Clustering build logs to analyze common build issues

When your company attempts to build Lossless Semantic Trees (LSTs) for all of your repositories, you may find that some of them do not build successfully. While you could go through each of those by hand and attempt to figure out common patterns, there is a better way: cluster analysis.

You can think of cluster analysis as a way of grouping data into easily identifiable chunks. In other words, it can take in all of your build failures and then find what issues are the most common - so you can prioritize what to fix first.

This repository will walk you through everything you need to do to perform a cluster analysis on your build failures.
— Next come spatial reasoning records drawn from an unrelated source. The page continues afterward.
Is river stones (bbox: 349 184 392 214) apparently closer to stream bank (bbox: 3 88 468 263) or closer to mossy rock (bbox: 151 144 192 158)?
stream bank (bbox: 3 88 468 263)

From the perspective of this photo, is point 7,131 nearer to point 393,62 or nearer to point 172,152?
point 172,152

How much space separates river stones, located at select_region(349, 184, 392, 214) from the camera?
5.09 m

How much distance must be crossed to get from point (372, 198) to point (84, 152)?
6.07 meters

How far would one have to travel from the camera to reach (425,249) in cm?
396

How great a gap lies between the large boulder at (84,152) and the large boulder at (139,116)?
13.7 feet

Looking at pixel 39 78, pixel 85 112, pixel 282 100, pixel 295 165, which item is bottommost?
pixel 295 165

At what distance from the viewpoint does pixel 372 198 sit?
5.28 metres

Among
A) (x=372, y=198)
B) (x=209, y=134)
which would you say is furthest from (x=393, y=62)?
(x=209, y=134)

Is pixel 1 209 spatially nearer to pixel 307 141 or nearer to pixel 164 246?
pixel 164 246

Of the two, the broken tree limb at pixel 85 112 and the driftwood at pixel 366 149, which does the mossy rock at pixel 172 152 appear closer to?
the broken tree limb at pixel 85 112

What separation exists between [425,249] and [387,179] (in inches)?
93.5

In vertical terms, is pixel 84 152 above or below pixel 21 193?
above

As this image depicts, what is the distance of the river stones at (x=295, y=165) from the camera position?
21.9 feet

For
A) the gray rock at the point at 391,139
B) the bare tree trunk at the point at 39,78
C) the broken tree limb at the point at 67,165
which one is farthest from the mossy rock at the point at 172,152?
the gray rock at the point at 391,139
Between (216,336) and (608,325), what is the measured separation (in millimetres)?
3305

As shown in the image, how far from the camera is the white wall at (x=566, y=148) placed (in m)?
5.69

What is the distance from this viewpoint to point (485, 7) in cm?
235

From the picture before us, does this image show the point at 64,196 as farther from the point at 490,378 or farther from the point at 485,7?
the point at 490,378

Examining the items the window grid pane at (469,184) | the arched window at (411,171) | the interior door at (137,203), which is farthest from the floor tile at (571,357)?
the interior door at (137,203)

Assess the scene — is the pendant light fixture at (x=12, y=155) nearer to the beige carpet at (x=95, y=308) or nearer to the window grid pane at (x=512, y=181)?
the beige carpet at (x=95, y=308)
By the end, you will have produced two HTML files:

one that visually displays the clusters
one that contains samples for each cluster.

Note

Clustering is currently limited to Maven, Gradle, .Net, and Bazel builds because our heuristic-based extraction of build errors is specific to these build types. Although build failures for other types won't cause error when clustering, the heuristic extraction may overlook valuable parts of the stack trace.

Setup

Before you begin, you will need to complete one of the setup methods in LOCAL_INSTALL.md. This will ensure that you have all the necessary dependencies installed.

Using System Python with venv
Using uv (Fast Python Package Installer)
Using DevContainer
Using Docker

Instructions

After set-up / installation, you can run the analysis script in one of two ways:

Analyze build logs directly
Download build logs from an Artifactory repository (optional)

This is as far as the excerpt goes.